一方、横断歩道27までの距離が第1車間時間T1又は第1距離D1より小さい場合、報知部13が報知をする(S17においてYESの場合S18へ進む)。
【0041】
運転者自らのブレーキペダル21aの踏み込みがあったと判定部14が判定した場合、注意喚起徐行がされずに車両100は横断歩道27に進入する(S19においてYESの場合S21へ進む)。
一方、報知部13の報知の後にも運転者自らによるブレーキペダル21aの踏み込みがないと判定部14が判定した場合、ブレーキ発動部15が注意喚起徐行を開始する(S19においてNOの場合、S20へ進む)。
【0042】
報知と注意喚起徐行は、車両100が横断歩道27を通過するまで継続される(S21においてNOの場合S18へ進む)。
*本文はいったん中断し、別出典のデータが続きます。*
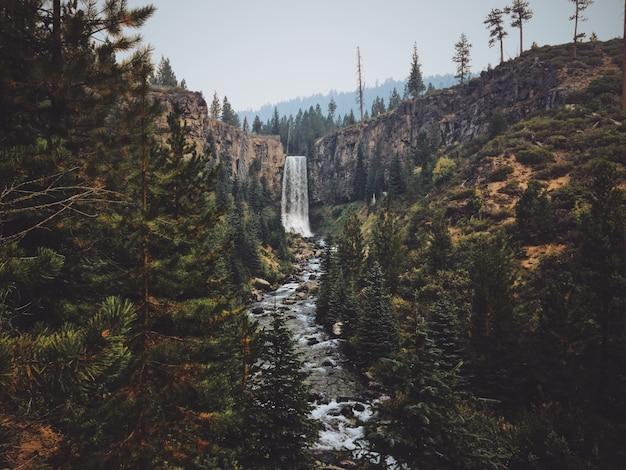 Красивый снимок водопада тумало посреди леса Бесплатные Фотографии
そして、車両100が横断歩道27を通過した場合、報知を解除して注意喚起徐行を終了する(S21においてYESの場合S22へ進む、END)。
【0043】
以上のように、実施形態に係るブレーキ喚起装置10によれば、報知部13によりブレーキをかける必要のある状況であることを報知することで、横断待機歩行者26aを見落とすことなく、横断歩道27の手前で徐行を促すことができる。また、報知により運転者が徐行や一時停止を行わないときにブレーキ発動部15がブレーキをかけることで、運転者による徐行又は一時停止をさらに促すことができる。よって、より確実に横断待機歩行者26aがいる横断歩道27において、車両100を徐行又は一時停止させることができる。特に夜間には、運転者の肉眼では見落とす可能性が高くなるため、ブレーキ喚起装置10により、見落としの可能性を抑制することで、より安心及び安全に運転することができる。
【0044】
本発明のいくつかの実施形態を説明したが、これらの実施形態は、例として提示したものであり、発明の範囲を限定することは意図していない。これら実施形態は、その他の様々な形態で実施されることが可能であり、発明の要旨を逸脱しない範囲で、種々の省略、置き換え、変更、組み合わせを行うことができる。これら実施形態やその変形は、発明の範囲や要旨に含まれると同様に、特許請求の範囲に記載された発明とその均等の範囲に含まれるものである。
【0045】
例えば、路上に表示されたダイヤマークで横断歩道の有無及び距離を計測する例を説明したが、日本国外では、ダイヤマークに代わる表示により横断歩道の有無及び距離を運転者に知らせることが考えられる。この場合、検知部は、当該国のルールの乗っ取った表示を検知可能にすれば日本国内と同様に徐行又は一時停止の促進に利用することができる。
【符号の説明】
【0046】
10…ブレーキ喚起装置、11…周辺状況取得部、12…検知部、13…報知部、14…判定部、15…ブレーキ発動部、16…前方カメラ、17…GPS、18…ミリ波レーダー、21(21a)…ブレーキシステム(ブレーキペダル)、22…報知出力部、23…車輪速センサー、24…車内ネットワーク、25…インストルメントパネル、26(26a、26b)…歩行者(横断待機歩行者,高速歩行者)、27…横断歩道、28…道路、29(29a)…横断可能範囲(拡大横断可能範囲)、30…ダイヤマーク、31…ハンドル、32…メータパネル、33…注意ランプ、34…樹木、35…死角エリア、36…停止線、37…信号機、38…歩道、100…車両、D1…第1距離、D2…第2距離、T1…第1車間時間、T2…第2車間時間。